Desde o dia 22 de janeiro os povos indígenas do Baixo Tapajós estão ocupando a frente da sede do porto graneleiro da multinacional estadunidense Cargill, na orla de Santarém. A ocupação é parte das mobilizações de diversas organizações indígenas e não indígenas pela revogação do decreto presidencial 12.600/2025, parte do Programa Nacional de Desestatização que concede a hidrovia Tapajós para uso privado.

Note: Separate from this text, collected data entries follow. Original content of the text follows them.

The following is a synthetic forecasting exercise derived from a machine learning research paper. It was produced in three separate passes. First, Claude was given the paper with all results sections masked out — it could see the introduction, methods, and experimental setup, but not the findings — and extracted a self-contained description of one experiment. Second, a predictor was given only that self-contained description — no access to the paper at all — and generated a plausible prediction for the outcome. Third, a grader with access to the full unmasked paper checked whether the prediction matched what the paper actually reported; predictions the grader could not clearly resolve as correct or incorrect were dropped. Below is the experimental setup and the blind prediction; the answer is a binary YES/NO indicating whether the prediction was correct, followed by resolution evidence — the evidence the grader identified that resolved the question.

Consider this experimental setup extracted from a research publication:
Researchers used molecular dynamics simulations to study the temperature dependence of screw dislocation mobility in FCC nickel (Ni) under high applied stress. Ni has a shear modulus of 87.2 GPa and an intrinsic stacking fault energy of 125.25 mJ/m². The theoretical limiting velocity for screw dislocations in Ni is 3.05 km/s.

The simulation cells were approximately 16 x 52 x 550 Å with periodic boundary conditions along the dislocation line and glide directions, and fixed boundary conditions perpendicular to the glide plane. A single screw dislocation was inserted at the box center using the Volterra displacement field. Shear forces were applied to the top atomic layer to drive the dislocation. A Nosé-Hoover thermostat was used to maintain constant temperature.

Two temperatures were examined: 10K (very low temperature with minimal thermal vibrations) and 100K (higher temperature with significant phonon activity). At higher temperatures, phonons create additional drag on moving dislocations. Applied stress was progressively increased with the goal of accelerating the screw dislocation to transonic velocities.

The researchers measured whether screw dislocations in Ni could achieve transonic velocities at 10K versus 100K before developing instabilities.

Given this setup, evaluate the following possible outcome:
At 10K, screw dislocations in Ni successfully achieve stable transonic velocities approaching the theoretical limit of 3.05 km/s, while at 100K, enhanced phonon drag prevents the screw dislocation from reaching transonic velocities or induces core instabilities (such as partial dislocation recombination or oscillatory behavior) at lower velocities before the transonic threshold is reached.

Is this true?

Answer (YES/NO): NO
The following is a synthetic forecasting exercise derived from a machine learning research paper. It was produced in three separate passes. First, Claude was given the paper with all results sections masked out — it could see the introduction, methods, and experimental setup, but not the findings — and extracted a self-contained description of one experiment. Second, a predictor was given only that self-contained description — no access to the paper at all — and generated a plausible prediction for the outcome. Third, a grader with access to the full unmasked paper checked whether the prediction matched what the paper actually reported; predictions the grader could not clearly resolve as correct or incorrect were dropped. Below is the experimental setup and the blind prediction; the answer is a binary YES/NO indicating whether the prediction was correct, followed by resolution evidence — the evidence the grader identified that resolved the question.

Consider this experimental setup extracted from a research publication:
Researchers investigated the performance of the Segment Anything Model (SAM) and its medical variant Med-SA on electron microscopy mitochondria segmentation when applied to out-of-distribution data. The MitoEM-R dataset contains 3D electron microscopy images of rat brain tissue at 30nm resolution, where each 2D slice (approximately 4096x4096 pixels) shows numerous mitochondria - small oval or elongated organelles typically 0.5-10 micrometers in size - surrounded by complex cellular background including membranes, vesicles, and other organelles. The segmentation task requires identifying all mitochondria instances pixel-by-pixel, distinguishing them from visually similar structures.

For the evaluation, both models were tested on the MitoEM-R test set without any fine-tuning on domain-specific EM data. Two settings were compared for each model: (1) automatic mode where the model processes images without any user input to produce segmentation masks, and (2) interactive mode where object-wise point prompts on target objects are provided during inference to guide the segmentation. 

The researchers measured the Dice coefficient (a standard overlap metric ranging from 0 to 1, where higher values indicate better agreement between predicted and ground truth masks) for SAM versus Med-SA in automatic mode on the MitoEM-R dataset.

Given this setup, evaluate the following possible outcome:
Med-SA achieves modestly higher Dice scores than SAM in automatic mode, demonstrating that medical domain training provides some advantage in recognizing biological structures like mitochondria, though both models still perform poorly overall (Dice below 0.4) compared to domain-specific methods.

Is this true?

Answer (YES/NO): NO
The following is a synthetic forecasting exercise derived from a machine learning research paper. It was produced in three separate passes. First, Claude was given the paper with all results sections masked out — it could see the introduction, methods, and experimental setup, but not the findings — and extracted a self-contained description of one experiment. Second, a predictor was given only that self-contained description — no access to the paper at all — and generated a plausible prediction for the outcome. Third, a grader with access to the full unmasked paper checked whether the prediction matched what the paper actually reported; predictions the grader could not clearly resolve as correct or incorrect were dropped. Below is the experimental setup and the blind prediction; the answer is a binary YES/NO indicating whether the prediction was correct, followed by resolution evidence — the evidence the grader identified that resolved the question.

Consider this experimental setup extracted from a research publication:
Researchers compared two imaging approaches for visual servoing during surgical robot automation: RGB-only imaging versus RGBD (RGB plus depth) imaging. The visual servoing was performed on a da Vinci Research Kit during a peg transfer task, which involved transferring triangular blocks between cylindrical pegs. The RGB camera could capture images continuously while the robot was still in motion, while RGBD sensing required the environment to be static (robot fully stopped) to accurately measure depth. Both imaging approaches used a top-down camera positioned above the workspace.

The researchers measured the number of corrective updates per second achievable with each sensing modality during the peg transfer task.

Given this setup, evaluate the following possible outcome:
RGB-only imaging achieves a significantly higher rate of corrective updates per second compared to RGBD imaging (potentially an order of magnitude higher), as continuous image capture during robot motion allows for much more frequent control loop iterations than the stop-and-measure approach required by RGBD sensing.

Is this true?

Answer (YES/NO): NO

Em dezembro de 2025 o Governo Federal lançou um edital prevendo 74 milhões de reais para as obras de dragagem de aproximadamente 250km do Rio Tapajós, no trecho entre Itaituba e Santarém. O objetivo é aumentar a navegabilidade do rio para grandes embarcações que, em sua maioria, pertencem a empresas privadas de logística que prestam serviço para mineradoras e agronegócio (cadeia carne-grãos), entre elas a Cargill.

Os povos indígenas do Baixo Tapajós, através do Conselho Indígena Tapajós Arapiuns (CITA), denunciam a falta de consulta livre, prévia e informada sobre tais obras, como previsto pela Convenção 169 da Organização Internacional do Trabalho (OIT), da qual o Brasil é signatário. São previstos também impactos na alteração de cursos d’água, corrosão das margens do rio, contaminação da biota fluvial e, notadamente, ao modo de vida dos povos e comunidades tradicionais, guardiões da biodiversidade ao longo do Tapajós.

Durante a COP30 em Belém, no último mês de novembro, o Governo Federal na figura do ministro Guilherme Boulos (PSOL), da Secretaria Geral da Presidência da República, prometeu às lideranças do Baixo Tapajós que nenhuma obra seria realizada sem a consulta. Mais uma manobra do Estado para tentar frear a ação direta da luta indígena.

As ações diretas e a luta por autonomia e autodeterminação territorial dos povos indígenas são inspirações para nós, anarquistas. Entendemos que o Estado é uma instituição colonial por natureza, e que os povos originários e seus territórios ancestrais guardam modos de organização social e política que vai contra a centralização do poder estatal e corporativo, construindo o poder popular de baixo e de diversos pontos.